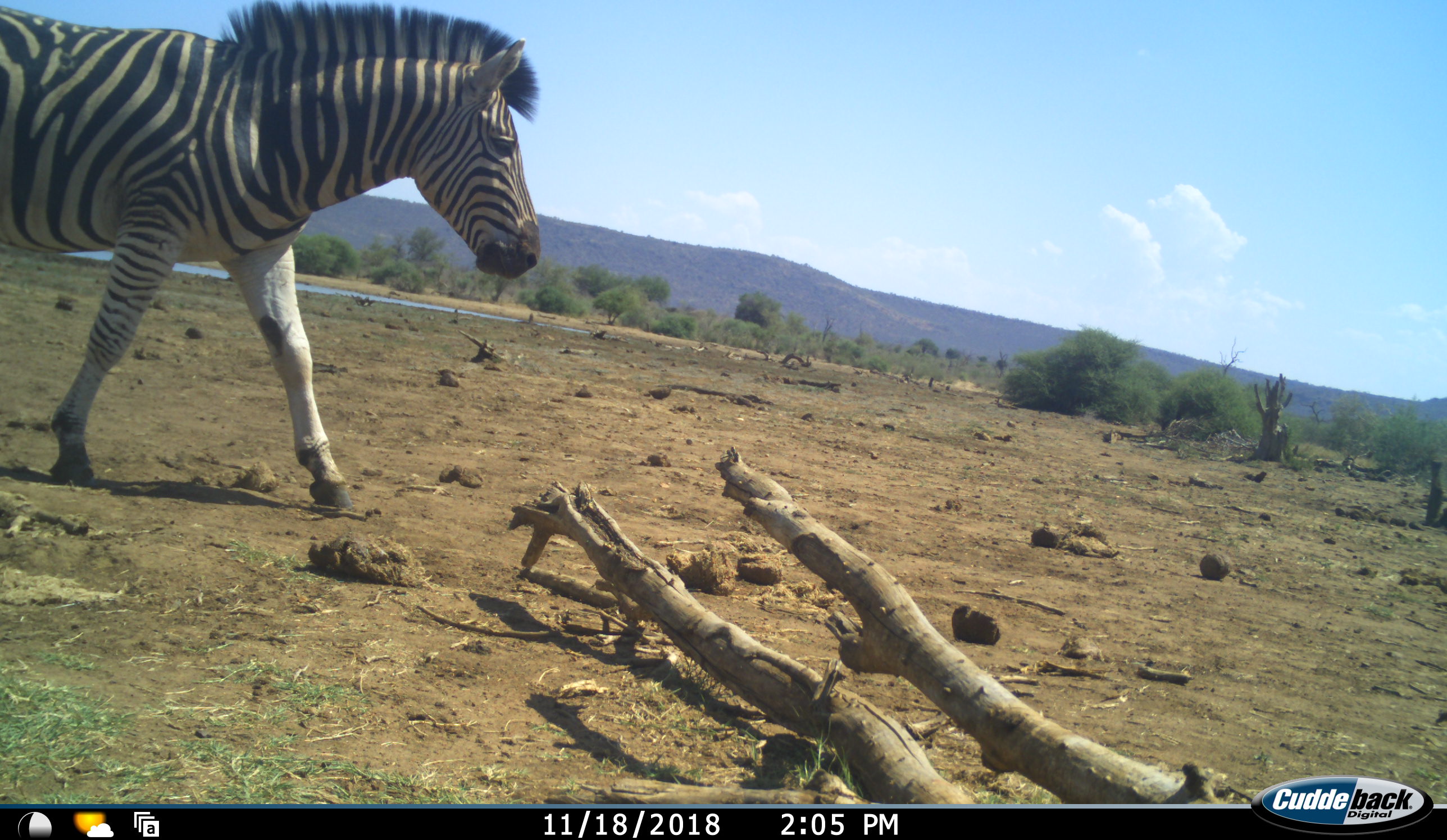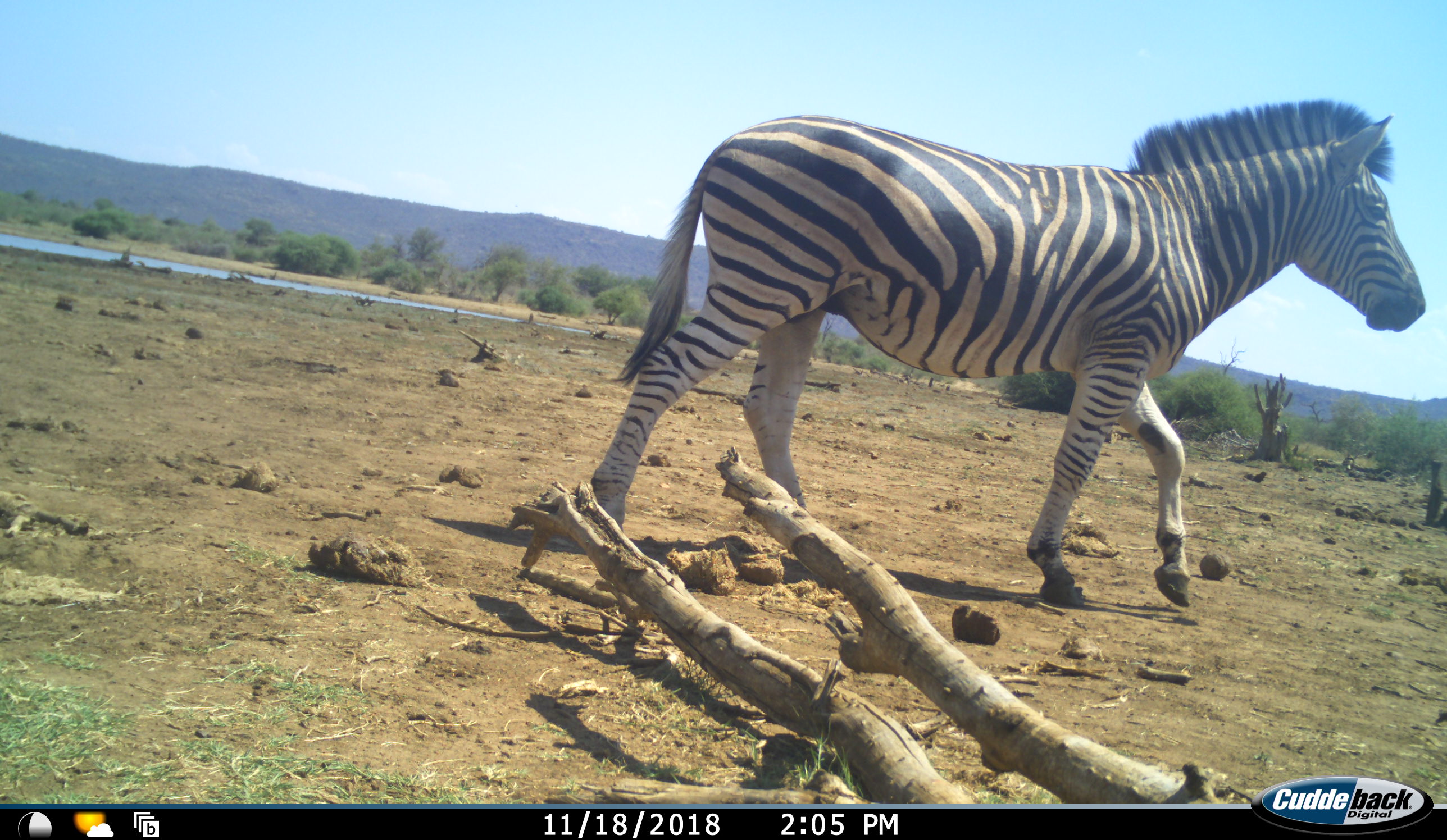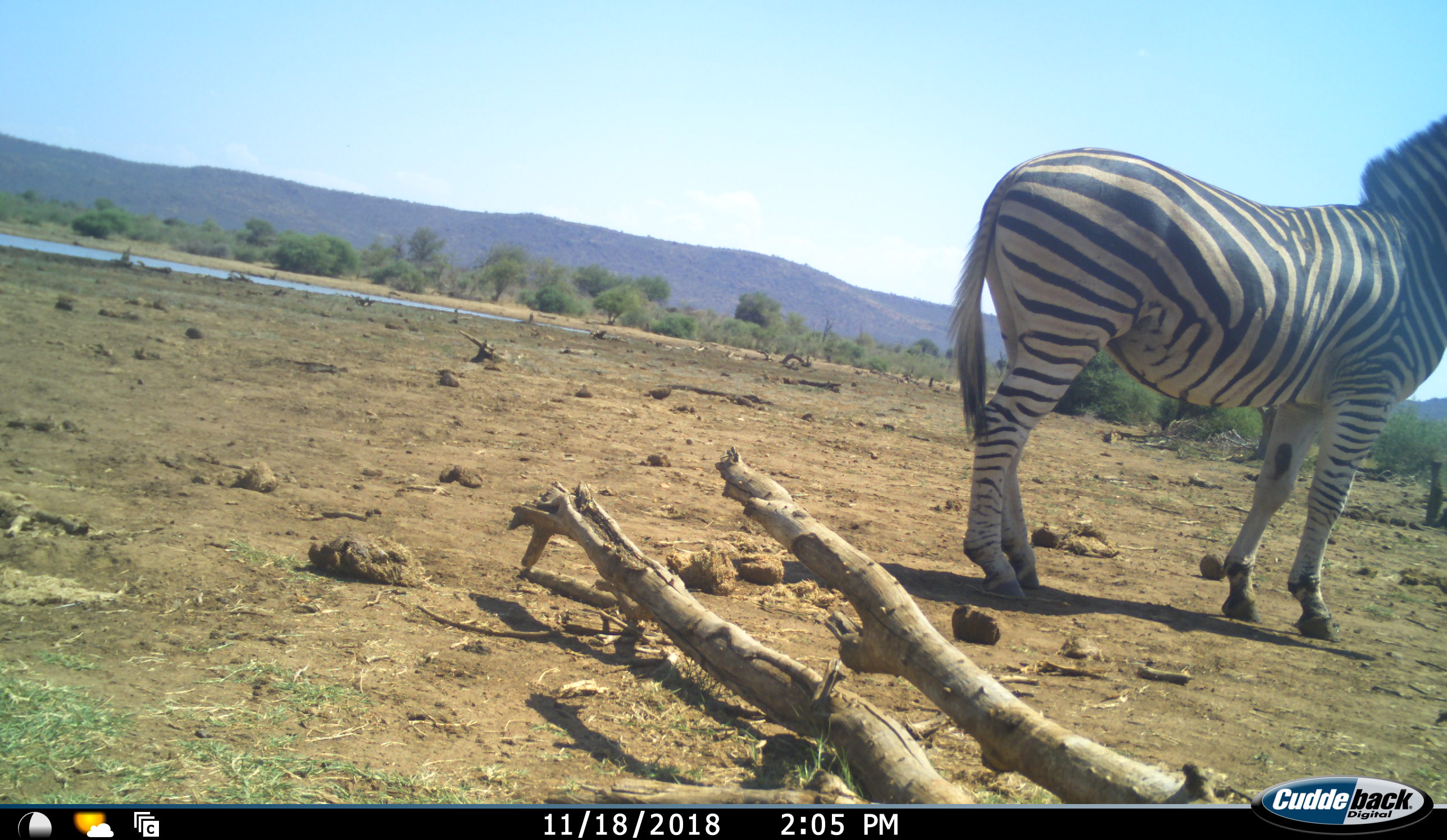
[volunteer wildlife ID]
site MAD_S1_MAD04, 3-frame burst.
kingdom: Animalia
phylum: Chordata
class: Mammalia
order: Perissodactyla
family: Equidae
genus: Equus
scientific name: Equus quagga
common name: plains zebra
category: zebraplains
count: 1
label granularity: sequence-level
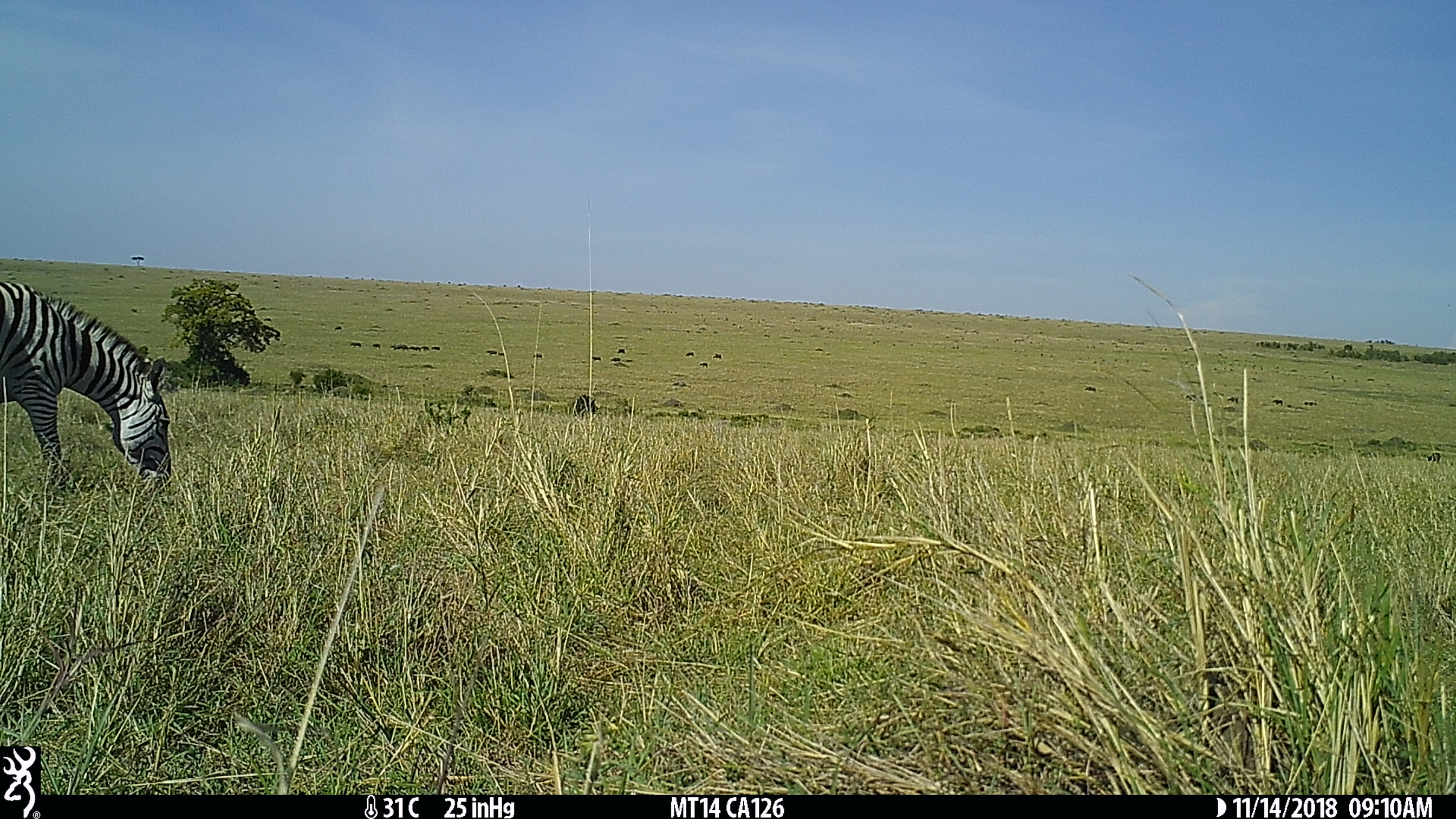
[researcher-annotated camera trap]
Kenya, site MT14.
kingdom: Animalia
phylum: Chordata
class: Mammalia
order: Perissodactyla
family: Equidae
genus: Equus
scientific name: Equus quagga burchellii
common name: burchell's zebra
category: zebra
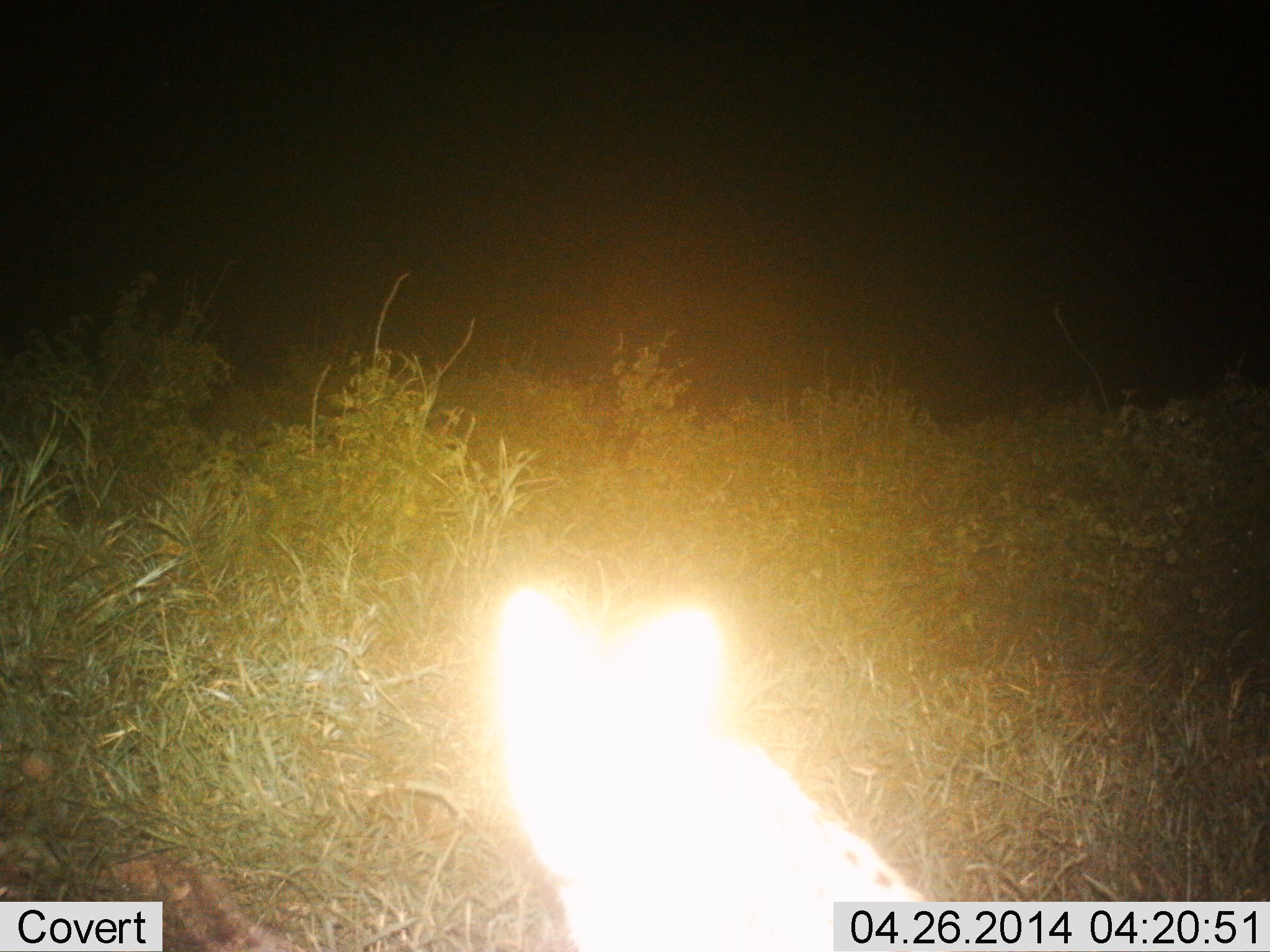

* * * *

**Task description**
Set down the material above exactly as it reads, but not its pictures.

**Written response**
[volunteer wildlife ID]
site MAD_S1_MAD04, 3-frame burst.
kingdom: Animalia
phylum: Chordata
class: Mammalia
order: Perissodactyla
family: Equidae
genus: Equus
scientific name: Equus quagga
common name: plains zebra
category: zebraplains
count: 1
label granularity: sequence-level
[researcher-annotated camera trap]
Kenya, site MT14.
kingdom: Animalia
phylum: Chordata
class: Mammalia
order: Perissodactyla
family: Equidae
genus: Equus
scientific name: Equus quagga burchellii
common name: burchell's zebra
category: zebra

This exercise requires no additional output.